Ricky Byrdsong Race Against Hate imparts timely message in wake of Charleston shooting


Julia Jacobs/Daily Senior Staffer

Sherialyn Byrdsong, widow of Ricky Byrdsong, speaks before the start of the 5K race in memorial of her husband. Sunday marked the 16th annual Race Against Hate in memorial of Ricky Byrdsong, a former Northwestern basketball coach killed in 1999.

Julia Jacobs, Summer Editor

A record number of runners and walkers gathered in north Evanston on Sunday morning for the Ricky Byrdsong Memorial Race Against Hate, a city tradition in remembrance of the former Northwestern basketball coach killed by a white supremacist in 1999.

This year, its 16th, the event paid tribute to the victims of last week’s shooting in Charleston, South Carolina, in which a 21-year-old man shot and killed nine people during Bible study at the historic Emanuel African Methodist Episcopal Church. The YWCA Evanston/North Shore, which organized the event, encouraged race-goers to write a message in a book to send to Charleston, while Sherialyn Byrdsong, Ricky Byrdsong’s widow, shared words of support before the race’s kick-off.

“My prayer is that those families, those communities and the city of Charleston can find their silver lining in this senseless tragedy, as we have,” Byrdsong said to the crowd of runners at the starting mark. “To honor those nine lives, to overcome hate with love, to become more united than divided and to be a better city than they could have ever been before.”

The Charleston shooting makes clear the need to continue spreading a message against hate with this annual race, Byrdsong told The Daily.

Ricky Byrdsong was killed while jogging with his two children in his Skokie neighborhood in 1999 by a 21-year-old neo-Nazi on a shooting rampage.

“That was 16 years ago, and just a few days ago nine more people lost their lives because of the same thing,” she said. “It’s just terrible, and my heart grieves for those families.”

The Father’s Day event includes a 5K and 10K race down Sheridan Road and along the southern lakefront path, as well as a mile-long loop for children. The event is the YWCA’s largest fundraiser, with proceeds going to the organization’s racial justice initiatives and youth violence prevention programs.

With close to 5,500 participants this year, the race has grown in scope and sponsorship over the near-decade it has been run by the YWCA, said Trimmy Stamell, events and grants manager for the organization.
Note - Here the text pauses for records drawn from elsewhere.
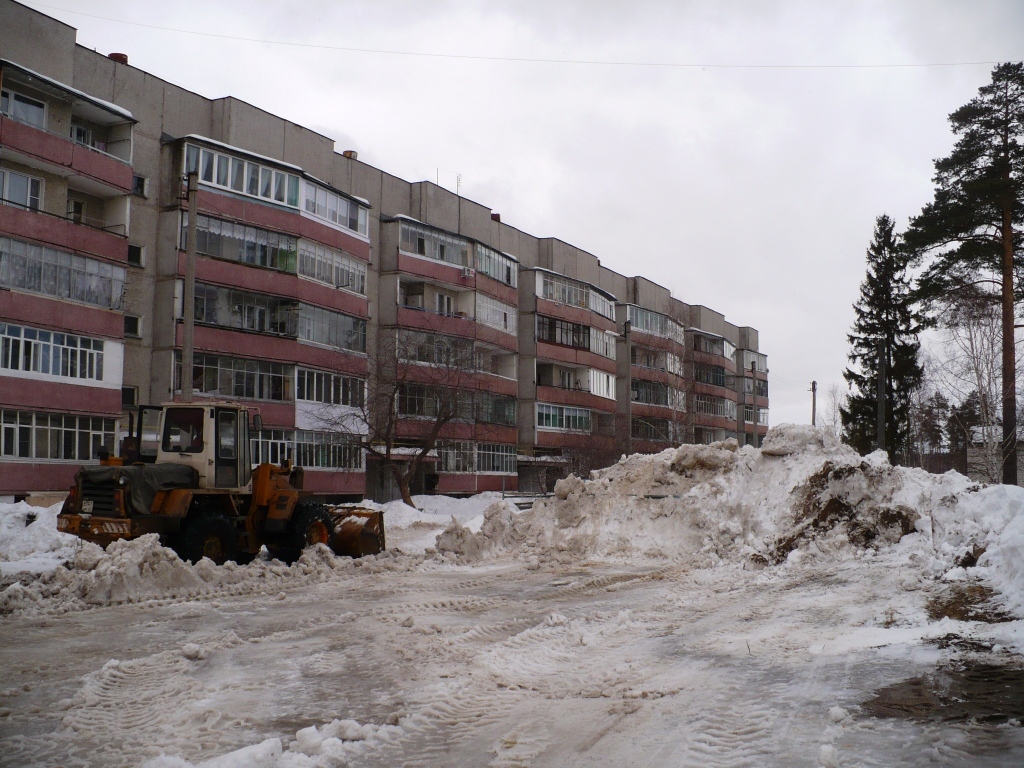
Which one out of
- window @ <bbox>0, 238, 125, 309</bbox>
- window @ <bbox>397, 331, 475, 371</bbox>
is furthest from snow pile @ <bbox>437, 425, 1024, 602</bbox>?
window @ <bbox>397, 331, 475, 371</bbox>

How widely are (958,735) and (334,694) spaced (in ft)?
14.3

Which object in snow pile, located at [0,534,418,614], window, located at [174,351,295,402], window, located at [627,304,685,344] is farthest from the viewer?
window, located at [627,304,685,344]

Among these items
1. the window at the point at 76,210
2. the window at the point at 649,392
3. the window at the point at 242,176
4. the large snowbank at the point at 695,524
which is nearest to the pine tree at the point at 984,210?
the large snowbank at the point at 695,524

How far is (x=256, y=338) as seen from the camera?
109 ft

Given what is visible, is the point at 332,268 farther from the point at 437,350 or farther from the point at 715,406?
the point at 715,406

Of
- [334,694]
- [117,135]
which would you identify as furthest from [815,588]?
[117,135]

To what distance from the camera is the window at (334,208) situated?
35875 millimetres

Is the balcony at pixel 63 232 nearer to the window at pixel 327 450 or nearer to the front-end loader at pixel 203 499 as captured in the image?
the window at pixel 327 450

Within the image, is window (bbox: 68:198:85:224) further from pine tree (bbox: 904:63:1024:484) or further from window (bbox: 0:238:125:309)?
pine tree (bbox: 904:63:1024:484)

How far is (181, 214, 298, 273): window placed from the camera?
32062mm

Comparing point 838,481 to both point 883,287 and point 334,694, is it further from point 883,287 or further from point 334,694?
point 883,287

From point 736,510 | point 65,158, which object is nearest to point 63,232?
point 65,158

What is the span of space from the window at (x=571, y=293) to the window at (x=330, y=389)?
19.2 metres

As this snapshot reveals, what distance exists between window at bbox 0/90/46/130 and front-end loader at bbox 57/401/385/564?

Each the year the course for the 10K race changes to avoid construction at NU, this year looping around the campus in a way that avoided construction on Lakeside Field.
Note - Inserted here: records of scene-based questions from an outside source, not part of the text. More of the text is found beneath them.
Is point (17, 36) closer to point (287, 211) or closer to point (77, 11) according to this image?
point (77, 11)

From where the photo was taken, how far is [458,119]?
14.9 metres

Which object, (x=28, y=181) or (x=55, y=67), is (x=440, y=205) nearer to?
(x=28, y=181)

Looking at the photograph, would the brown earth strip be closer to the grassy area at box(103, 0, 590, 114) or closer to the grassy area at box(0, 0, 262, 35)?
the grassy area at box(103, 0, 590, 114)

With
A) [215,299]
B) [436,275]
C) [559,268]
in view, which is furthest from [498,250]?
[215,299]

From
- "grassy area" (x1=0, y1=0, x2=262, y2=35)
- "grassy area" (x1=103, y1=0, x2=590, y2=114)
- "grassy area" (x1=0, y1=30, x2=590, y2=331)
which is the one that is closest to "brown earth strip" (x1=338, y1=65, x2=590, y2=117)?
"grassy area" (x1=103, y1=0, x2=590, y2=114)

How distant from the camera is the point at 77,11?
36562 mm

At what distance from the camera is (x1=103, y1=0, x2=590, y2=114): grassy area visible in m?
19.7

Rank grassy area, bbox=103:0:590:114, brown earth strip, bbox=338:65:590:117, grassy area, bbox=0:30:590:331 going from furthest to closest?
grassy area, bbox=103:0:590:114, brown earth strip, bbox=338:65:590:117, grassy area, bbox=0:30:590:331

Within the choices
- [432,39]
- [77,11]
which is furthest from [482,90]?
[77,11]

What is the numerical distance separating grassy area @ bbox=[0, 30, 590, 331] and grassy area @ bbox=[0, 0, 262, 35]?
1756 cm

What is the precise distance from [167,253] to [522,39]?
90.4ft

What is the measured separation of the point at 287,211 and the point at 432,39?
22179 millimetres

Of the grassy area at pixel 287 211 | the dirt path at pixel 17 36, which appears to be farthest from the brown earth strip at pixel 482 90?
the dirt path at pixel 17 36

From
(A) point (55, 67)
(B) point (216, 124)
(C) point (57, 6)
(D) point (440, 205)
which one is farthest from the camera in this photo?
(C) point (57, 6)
While the route may change, each year the meaning behind the race remains constant, Stamell said.

“It always has its core essence that hasn’t changed,” she said. “It’s really what makes it very powerful … a simple and straightforward message.”

Sherialyn Byrdsong told The Daily that since the first race in 2000, the event has become more family-oriented, allowing for the message of unity to spread to young people.
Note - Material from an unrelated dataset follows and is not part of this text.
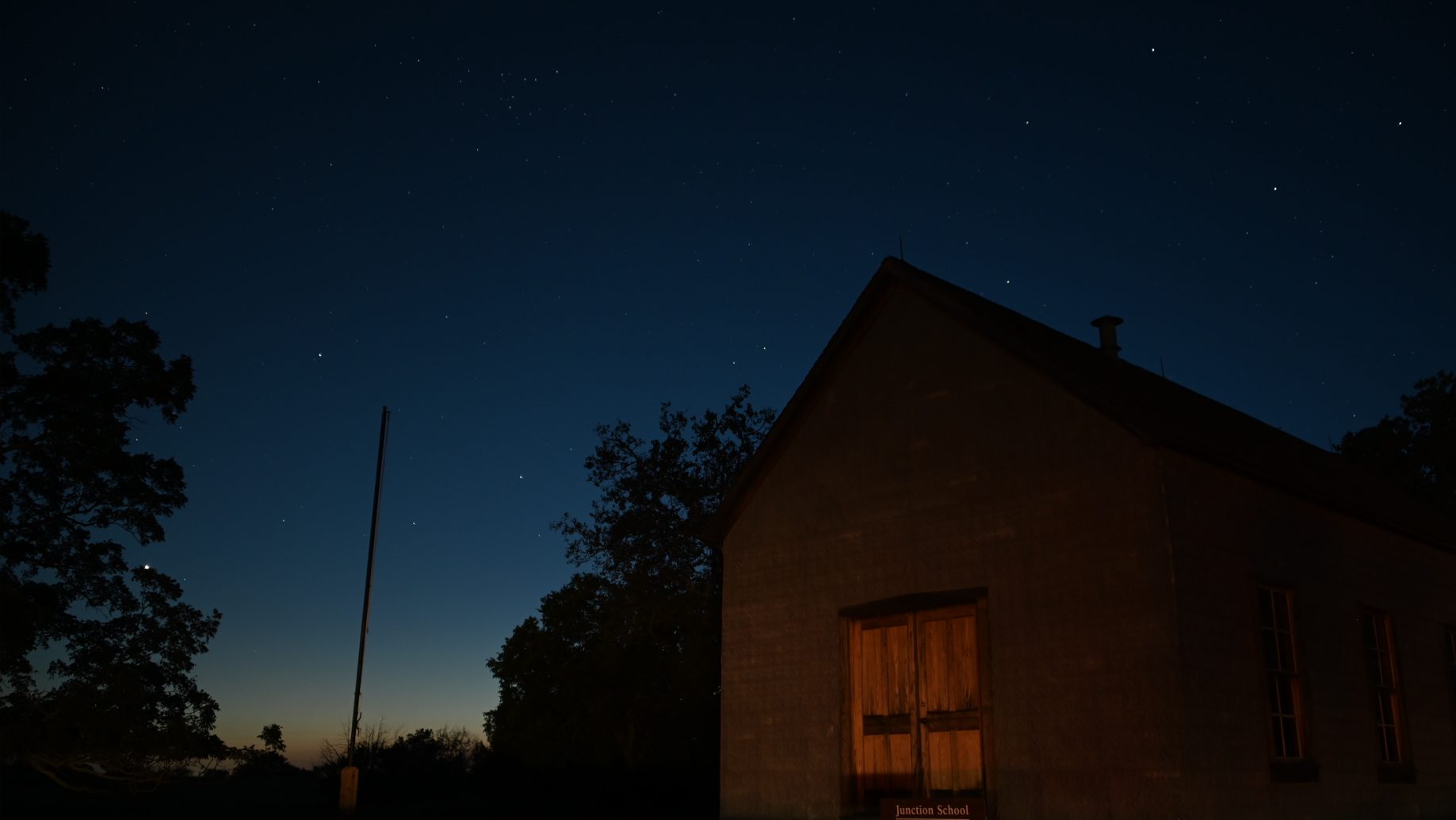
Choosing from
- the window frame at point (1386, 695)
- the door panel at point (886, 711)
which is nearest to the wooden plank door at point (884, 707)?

Bernadette Sanchez, who traveled from Chicago’s Rogers Park neighborhood with her husband and two children to participate, said the Race Against Hate is welcoming to families because it allows participants like her to push strollers through the course. Sanchez, a psychology professor at DePaul University, said she intends to continue the tradition for years to come.

“We think it’s a great race, it’s really family friendly — but we mostly do it because of the cause,” Sanchez said.